Coffee with Craig Show – daily CRE news covering the CEE region, Wednesday, March 1, with Winston Norman, Editor and Chief of EuropaProperty.com.
P3 logistic parks acquires Panattoni’s Campus 39 park in Wroclaw
P3 Logistic Parks has acquired the Campus 39 business park in Wroclaw, southwest Poland, from the industrial developer, Panattoni. This marks the fifth acquisition P3 has completed in southern Poland in the past 12 months.
The Campus 39 project, re-named P3 Wrocław II, consists of four buildings, covering a total area of 185,000 sqm, adapted to the needs of the warehousing and light industry. In line with P3’s environmental ambitions, the park has achieved a BREEAM sustainability rating of “Excellent”.
Bartłomiej Hofman, Managing Director of P3 Logistic Parks in Poland, said: “P3’s strategy in Poland remains focused on identifying attractive development and investment opportunities to supplement our growing portfolio of high-quality assets across the country.”
Robert Dobrzycki CEO & Co-Owner of Panattoni Europe, UK, and India said: “The sale of our Wroclaw logistics park to P3 demonstrates the sustained strong institutional investor appetite for industrial and logistics real estate.”
P3 Logistic Parks was advised in the transaction process by Greenberg Traurig, Gleeds, Cushman & Wakefield, and Delta-Simons, PwC Poland.
Enel X installs photovoltaic power station at CTPark Bucharest
CTP continues to invest in green energy by installing a 1.5 MW photovoltaic power station at the CTPark Bucharest industrial park in western Bucharest.
The plant will be developed by Enel X Romania and comprises approximately 3,700 rooftop panels that will provide an average annual production of 2,100 MWh, with priority distribution to its tenants.
“We are the first real estate developer with a rooftop PV station in Romania that is already operational,” said Ana Dumitrache, Country Head of CTP Romania.

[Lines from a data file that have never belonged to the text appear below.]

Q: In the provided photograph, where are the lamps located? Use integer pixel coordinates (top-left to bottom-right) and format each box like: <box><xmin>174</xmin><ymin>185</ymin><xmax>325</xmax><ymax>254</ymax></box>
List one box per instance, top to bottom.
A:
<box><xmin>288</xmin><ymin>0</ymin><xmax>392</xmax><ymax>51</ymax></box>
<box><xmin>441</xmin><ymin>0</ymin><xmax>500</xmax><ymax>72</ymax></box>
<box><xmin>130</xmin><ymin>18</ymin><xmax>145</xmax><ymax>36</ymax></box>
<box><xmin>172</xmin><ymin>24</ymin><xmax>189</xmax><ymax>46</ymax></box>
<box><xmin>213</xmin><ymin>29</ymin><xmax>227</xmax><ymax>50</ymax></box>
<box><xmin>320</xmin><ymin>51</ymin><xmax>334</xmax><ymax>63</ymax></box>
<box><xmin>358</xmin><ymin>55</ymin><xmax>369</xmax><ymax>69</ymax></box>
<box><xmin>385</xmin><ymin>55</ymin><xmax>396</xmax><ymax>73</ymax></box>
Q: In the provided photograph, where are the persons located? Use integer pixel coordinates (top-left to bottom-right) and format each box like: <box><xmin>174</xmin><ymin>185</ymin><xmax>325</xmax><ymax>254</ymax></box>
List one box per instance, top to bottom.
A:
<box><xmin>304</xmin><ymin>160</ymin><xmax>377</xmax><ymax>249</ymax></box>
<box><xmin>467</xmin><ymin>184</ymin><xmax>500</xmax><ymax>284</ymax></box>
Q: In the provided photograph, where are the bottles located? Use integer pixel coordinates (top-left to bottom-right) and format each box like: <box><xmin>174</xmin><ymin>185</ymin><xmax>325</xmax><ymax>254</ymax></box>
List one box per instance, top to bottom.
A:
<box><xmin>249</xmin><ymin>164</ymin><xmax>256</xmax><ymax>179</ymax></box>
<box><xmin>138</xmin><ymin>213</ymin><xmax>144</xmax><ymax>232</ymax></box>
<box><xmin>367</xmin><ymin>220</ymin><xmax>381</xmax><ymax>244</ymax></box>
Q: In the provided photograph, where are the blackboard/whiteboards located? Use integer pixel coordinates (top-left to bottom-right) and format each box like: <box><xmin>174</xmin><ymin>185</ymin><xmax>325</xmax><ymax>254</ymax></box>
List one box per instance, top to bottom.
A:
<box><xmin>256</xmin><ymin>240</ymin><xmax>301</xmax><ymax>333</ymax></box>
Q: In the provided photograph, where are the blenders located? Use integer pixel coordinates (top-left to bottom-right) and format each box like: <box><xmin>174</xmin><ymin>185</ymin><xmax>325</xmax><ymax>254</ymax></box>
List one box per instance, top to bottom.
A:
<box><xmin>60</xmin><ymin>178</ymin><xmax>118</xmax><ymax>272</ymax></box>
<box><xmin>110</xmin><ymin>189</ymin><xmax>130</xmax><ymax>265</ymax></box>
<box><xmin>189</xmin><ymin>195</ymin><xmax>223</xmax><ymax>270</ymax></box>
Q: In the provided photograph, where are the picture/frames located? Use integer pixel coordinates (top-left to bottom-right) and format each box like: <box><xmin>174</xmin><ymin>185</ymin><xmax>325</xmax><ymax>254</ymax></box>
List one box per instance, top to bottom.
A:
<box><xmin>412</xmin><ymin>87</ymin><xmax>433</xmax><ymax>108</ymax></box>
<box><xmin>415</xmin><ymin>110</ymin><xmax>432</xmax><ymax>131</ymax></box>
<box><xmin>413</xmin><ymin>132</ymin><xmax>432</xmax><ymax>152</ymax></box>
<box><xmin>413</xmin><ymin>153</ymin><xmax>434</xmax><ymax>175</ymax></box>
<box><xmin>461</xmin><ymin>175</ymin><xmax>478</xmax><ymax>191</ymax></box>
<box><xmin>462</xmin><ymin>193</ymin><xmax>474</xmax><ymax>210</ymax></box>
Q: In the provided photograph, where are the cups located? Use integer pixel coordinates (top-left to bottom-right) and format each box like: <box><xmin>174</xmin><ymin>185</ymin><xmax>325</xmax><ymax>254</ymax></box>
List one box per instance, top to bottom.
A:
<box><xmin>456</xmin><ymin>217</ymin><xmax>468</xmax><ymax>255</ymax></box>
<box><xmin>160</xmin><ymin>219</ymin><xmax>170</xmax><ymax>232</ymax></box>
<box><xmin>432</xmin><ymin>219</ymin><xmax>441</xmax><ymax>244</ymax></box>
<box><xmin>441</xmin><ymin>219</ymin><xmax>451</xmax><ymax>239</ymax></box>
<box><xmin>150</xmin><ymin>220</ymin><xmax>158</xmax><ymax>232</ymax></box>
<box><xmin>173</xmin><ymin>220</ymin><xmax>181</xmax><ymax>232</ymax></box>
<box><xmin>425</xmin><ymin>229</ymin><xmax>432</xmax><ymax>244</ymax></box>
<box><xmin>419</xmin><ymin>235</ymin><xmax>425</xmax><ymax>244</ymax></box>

“The photovoltaic plants mounted on the roof represent for this sector a unique opportunity to significantly reduce the impact of its own activities on the environment, being at the same time a good financial investment,” said Daniel Ortiz, General Manager of Enel X Romania.
Speedwell makes large land purchase close to Bucharest
Speedwell has purchased a land plot of 14 hectares in northern Bucharest, for a new residential development that will feature 210 villas.

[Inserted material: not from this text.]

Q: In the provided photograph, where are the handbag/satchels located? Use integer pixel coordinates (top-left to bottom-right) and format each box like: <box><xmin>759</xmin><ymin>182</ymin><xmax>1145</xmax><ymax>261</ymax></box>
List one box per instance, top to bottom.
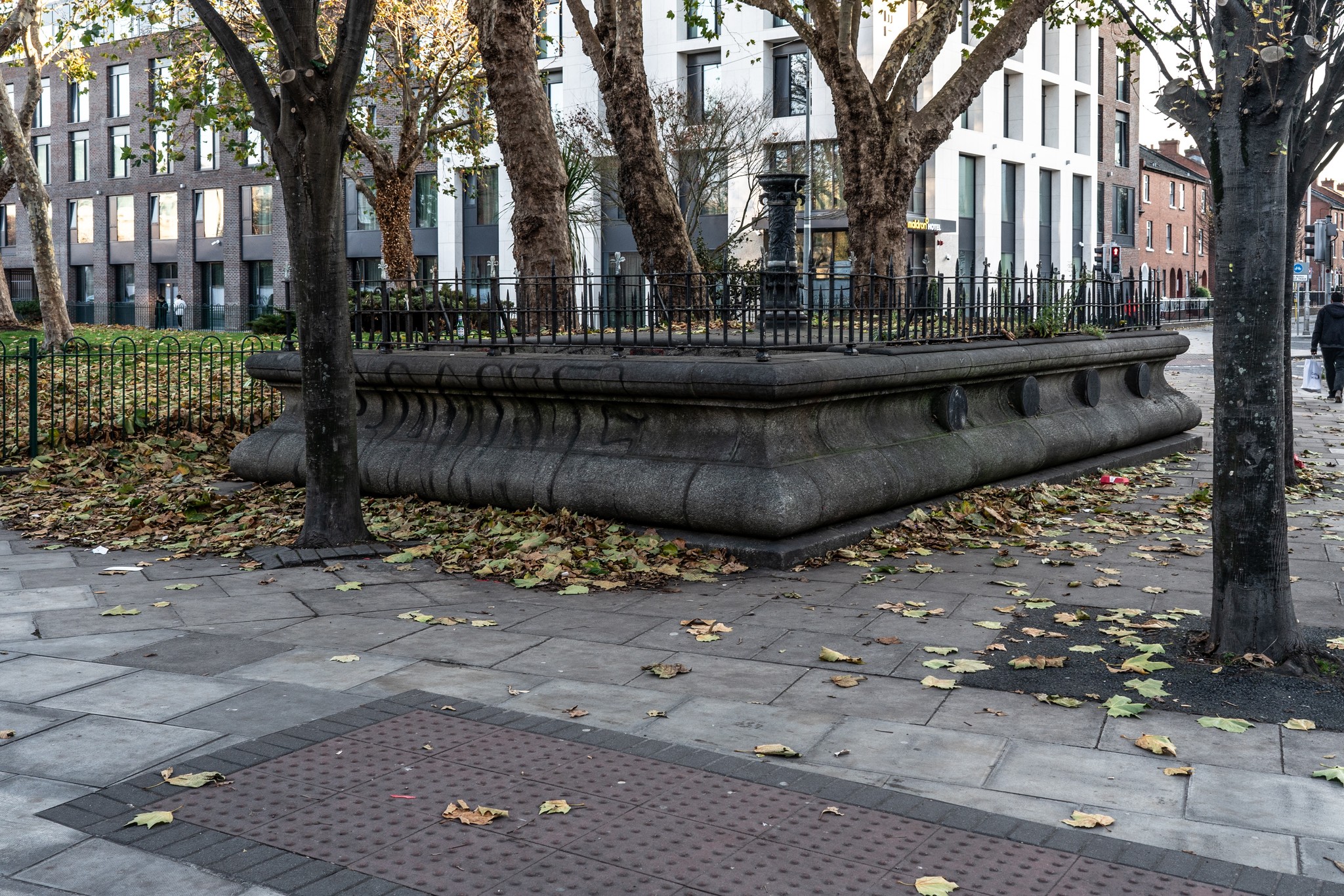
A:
<box><xmin>1300</xmin><ymin>353</ymin><xmax>1322</xmax><ymax>394</ymax></box>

All the homes in the planned project, Glenwood Estate, will include photovoltaic panels and additional facilities designed to ensure the sustainability of the complex.

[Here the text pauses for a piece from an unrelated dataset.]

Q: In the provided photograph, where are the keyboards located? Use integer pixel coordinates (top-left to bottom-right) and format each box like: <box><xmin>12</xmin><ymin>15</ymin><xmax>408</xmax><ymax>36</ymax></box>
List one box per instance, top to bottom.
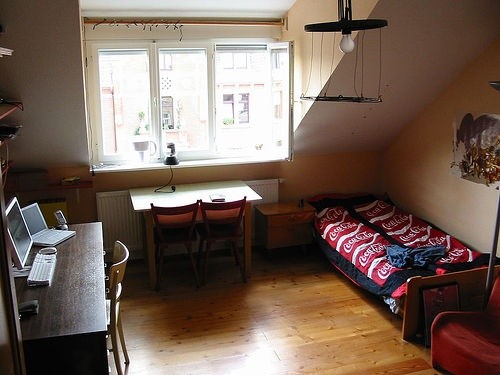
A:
<box><xmin>26</xmin><ymin>252</ymin><xmax>56</xmax><ymax>287</ymax></box>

“The Corbeanca area has the advantage of being in proximity of Bucharest, yet it is also a setting where people have access to nature and all its benefits,” said Jan Demeyere, Architect and Co-Founder of Speedwell.
Office developers look to increase Romania’s regional office stock
Developers announced the construction of more than 275,000 sqm of new office projects in the major regional cities – Cluj-Napoca, Timisoara, Iasi and Brasov, therefore the modern office stock could reach around 1.3 million sqm in the next 5 years, according to the Cushman & Wakefield Echinox Office Market latest Regional Cities report.
Iasi and Cluj-Napoca will benefit from the highest new supply of office spaces in the coming years. Cluj-Napoca remains the most significant regional office hub, with a stock of 340,000 sqm at the end of 2022, followed by Timisoara (293,000 sqm), Iasi (213,000 sqm) and Brasov (152,000 sqm).
The main office projects under construction, include: in Iasi – Silk District (a mixed-use project developed in several phases, which will consist of an office component of 104,000 sqm) developed by Prime Kapital, Palas Campus (60,000 sqm), developed by Iulius Group; in Brasov – AFI Europe intends to extend AFI Park and NHood announced a new building within the Coresi Business Campus.
Vlad Saftoiu, Head of Research Cushman & Wakefield Echinox, commented: “The major regional cities continue to be a point of attraction for the companies wishing to further expand their presence in Romania, with developers, therefore, aligning their investment plans based on this continuous demand.”
The main driver of the leasing activity is the IT sector, which had a share of more than 70 percent of the total take-up last year.